» **PASSAGE TO READ**:

● ● ● ●

Indicates the node that starts and manages Executor and resources.

Job

Consists of multiple concurrent Tasks. One Action operation (for example, collect) maps to one job.

Stage

Indicates a Task collection. It is split from DAG. One Job consists of multiple Stages.

Task

Carries the computation unit of the service logic. It is the minimum working unit that can be executed on the Spark platform. An application can be divided into multiple tasks based on the execution plan and computation amount.

Principle

Figure 2-33 describes the application running architecture of Spark.

  1. An application is running in the cluster as a collection of processes. Driver is responsible for coordination of applications.
  2. To run an application, Driver connects to the cluster manager (such as Standalone, Mesos, and YARN) to apply for the Executor resources, and start ExecutorBackend. The cluster manager schedules resources between different applications. Driver schedules DAGs, divides stages, and generates task for the application at the same time.
  3. Then Spark sends the codes of the application (the codes transferred to SparkContext, which are defined by JAR or Python) to Executor.
  4. After all tasks are finished, the running of the user application is stopped.
Figure 2-33 Spark application running architecture

Spark uses Master and Worker modes, as shown in Figure 2-34. A user submits an application on the Spark client, and then the scheduler divides a job into multiple tasks and sent the tasks to each Worker for execution. Each Worker reports the computation results to Driver (the master), and then Driver aggregates and returns the results to the client.

Figure 2-34 Spark Master and Worker nodes

Pay attention to the following information about this architecture:

  • Applications are isolated from each other.

● ● ● ●

» **ENTRIES PROVIDED**:
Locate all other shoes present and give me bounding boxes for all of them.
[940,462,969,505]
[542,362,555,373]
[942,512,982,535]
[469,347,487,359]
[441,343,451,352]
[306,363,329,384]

● ● ● ●

» **WRITTEN TASKS**:
(a) Present the records as a Markdown table with the columns Row and Line, one row per line, with blank lines left out.
(b) Extend the passage on how Spark runs applications, picking up after its last line.

» **PER-TASK ANSWERS**:
(a)
| Row | Line |
|---|---|
| 1 | Locate all other shoes present and give me bounding boxes for all of them. |
| 2 | [940,462,969,505] |
| 3 | [542,362,555,373] |
| 4 | [942,512,982,535] |
| 5 | [469,347,487,359] |
| 6 | [441,343,451,352] |
| 7 | [306,363,329,384] |

(b)
    Each application has an independent Executor process and can execute tasks on multiple threads. Each Driver independently schedules the tasks in terms of scheduling and Executor. Different applications run on different JVMs, that is, different applications run on different Executors.

  • Different Spark applications do not share data,unless data is stored in the external storage system such as HDFS.
  • You are advised to deploy the Driver program in a location that is close to the Worker node because the startup program schedules tasks in the cluster. For example, deploy the Driver program on the network where the Worker node is located.

There are two deploy modes that can be used to launch Spark applications on YARN.

  • In yarn-cluster mode, the Spark driver runs inside an application master process which is managed by YARN on the cluster, and the client can go away after initiating the application.
  • In yarn-client mode, the driver runs in the client process, and the application master is only used for requesting resources from YARN.
Spark Streaming Principle

Spark Streaming is a real-time computing framework built on the Spark, which expands the capability for processing massive streaming data.

Computation Process

When a Spark Streaming application starts (namely, a driver starts), the relevant StreamingContext (basis of all streaming functions) uses SparkContext to start Receiver as a resident running task. Receiver receives and stores streaming data to the Spark memory for processing. The following figure shows the data transfer life cycle.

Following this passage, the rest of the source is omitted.